Tiervlei, Lwandle and a bed called Home
Tuesday 26th January: Katy and I drive out to the N1 City Mall, a sprawling metropolis of warehouse buildings housing chain stores and fast food restaurants, next to the highway. I have boycotted MacDonald’s for my whole adult life, but today we enter the dreaded golden arches for, of all things, a community arts meeting. The oddness of the setting begins to make sense as Edwina and Sheila explain their project. The whole area where the mall now presides used to be called Tiervlei, but the ‘coloured’ residents were moved off this land by the Apartheid government in the resettlements of the 1950s. The area their community lives in is now called Ravensmead, but the older folk still call it Tiervlei. Edwina and Sheila are setting up a cultural centre in an attempt to keep the history of this place alive, and provide much needed space and activities for young people in the area. They give us a tour, pointing out a few old houses that still remain, and the course of the buried river and marshlands that people had to build on. They show us how the highway cuts the community in half, and tell us about the riots in the 1980s, when this was the main route from the airport to the rich white neighbourhoods. It’s a fascinating place, and a classic example of the systematic division imposed on people by apartheid. We have been invited by Edwina & Sheila to run creative workshops with different generations in Tiervlei, to make some artwork to help launch their centre in an old school building.
The following week, we go to the township of Lwandle, to visit the Migrant Labour Museum. This museum documents the migrant labour system and the hostels that started here in the 1950s, to house workers coming mostly from the Eastern Cape. The hostels permitted only employed men over 18 years of age, and their work meant that they would only go home for a few weeks per year. We are shown round by the curator, Lunga Smile. He is a fantastic guide, and he talks us through the displays, telling stories of overcrowding, divided families, and the dehumanising laws of the Apartheid system. We see some incredible photographs: David Goldblatt’s haunting images of workers queuing for the bus at 3am, to begin their 18 hour day; an image of a whole family occupying a bunk with another family on the bunk below them; a newspaper clipping from the 1980s showing a man proudly standing in his shack, smiling, accompanied by a derogatory article suggesting that the township bred disease. Lunga asked us to think carefully about how we represent Lwandle and it’s inhabitants in our own photographs.
The township that has developed around the old hostels now houses around 80,000 people, in converted hostels, houses and shacks. Conditions aren’t exactly luxurious, but there are no longer four families sharing one tiny room. Lunga takes us to see Hostel 33 – the one hostel that has been left in its original form, and we stand inside, trying to imagine how so many people lived together in this space. I am struck by what a luxury it is to have space and privacy. Mine and Katy’s concerns about having to share a room pale into insignificance.

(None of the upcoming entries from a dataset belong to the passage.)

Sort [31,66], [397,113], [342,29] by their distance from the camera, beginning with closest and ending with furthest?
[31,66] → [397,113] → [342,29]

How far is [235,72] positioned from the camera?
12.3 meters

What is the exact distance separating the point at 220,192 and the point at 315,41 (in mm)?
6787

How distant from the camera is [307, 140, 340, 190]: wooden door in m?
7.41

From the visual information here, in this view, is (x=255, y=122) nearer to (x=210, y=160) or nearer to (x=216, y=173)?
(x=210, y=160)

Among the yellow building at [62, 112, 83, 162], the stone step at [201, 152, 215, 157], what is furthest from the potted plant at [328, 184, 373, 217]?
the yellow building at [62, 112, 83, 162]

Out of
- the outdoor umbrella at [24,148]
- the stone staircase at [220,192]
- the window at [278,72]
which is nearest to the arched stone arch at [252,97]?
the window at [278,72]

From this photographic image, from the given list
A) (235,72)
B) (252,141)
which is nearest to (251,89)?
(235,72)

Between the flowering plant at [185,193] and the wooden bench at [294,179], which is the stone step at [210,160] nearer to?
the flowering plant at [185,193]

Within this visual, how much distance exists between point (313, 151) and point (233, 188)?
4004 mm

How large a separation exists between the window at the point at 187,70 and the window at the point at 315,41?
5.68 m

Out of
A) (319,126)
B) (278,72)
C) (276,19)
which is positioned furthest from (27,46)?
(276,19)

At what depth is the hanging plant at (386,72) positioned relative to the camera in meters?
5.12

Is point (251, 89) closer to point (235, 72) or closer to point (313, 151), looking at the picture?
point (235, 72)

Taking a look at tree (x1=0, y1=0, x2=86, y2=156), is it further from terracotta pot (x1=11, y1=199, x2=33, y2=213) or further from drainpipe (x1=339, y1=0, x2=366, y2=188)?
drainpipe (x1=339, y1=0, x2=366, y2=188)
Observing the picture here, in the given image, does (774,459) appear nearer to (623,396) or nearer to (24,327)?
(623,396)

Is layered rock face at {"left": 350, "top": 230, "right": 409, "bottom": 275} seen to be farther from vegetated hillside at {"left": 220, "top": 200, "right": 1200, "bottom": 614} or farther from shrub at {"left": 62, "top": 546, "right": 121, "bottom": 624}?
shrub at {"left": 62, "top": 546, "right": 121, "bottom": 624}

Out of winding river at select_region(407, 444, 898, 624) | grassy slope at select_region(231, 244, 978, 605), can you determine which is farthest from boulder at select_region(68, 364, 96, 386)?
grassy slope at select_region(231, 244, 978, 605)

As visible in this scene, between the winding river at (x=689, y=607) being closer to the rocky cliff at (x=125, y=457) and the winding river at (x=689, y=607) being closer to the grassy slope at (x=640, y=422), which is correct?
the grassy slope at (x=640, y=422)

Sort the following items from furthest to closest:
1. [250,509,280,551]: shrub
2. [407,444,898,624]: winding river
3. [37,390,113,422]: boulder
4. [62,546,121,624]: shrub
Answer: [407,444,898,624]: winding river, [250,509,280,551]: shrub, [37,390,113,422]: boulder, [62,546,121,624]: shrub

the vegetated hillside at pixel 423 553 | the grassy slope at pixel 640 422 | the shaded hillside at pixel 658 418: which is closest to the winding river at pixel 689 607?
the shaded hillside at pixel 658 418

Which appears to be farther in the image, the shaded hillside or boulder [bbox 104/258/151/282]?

Lunga asks each of us what ‘home’ means to us, and where it is. We discuss this for a while, thinking about the homes we grew up in, and the various places we call home now. He tells us about a book, ‘A Bed Called Home’ and ponders on whether the cramped bunks of the hostels were ever truly home for their occupants. For some people, Lwandle was never home, but always a temporary dwelling – a necessary but unwelcomed place. For others the hostels and then the township became home, and their children and grandchildren were born here. I think about the elderly people in Tiervlei, who will always remember the homes lost to them when they were forced to move. South Africa is scarred with memories of injustice, of forced ‘resettlement’ and appalling conditions for people of colour. But people in places like Lwandle and Tiervlei are proudly keeping their histories alive, not wanting the younger generations to forget how they came to be here, and the rights they have won through years of struggle.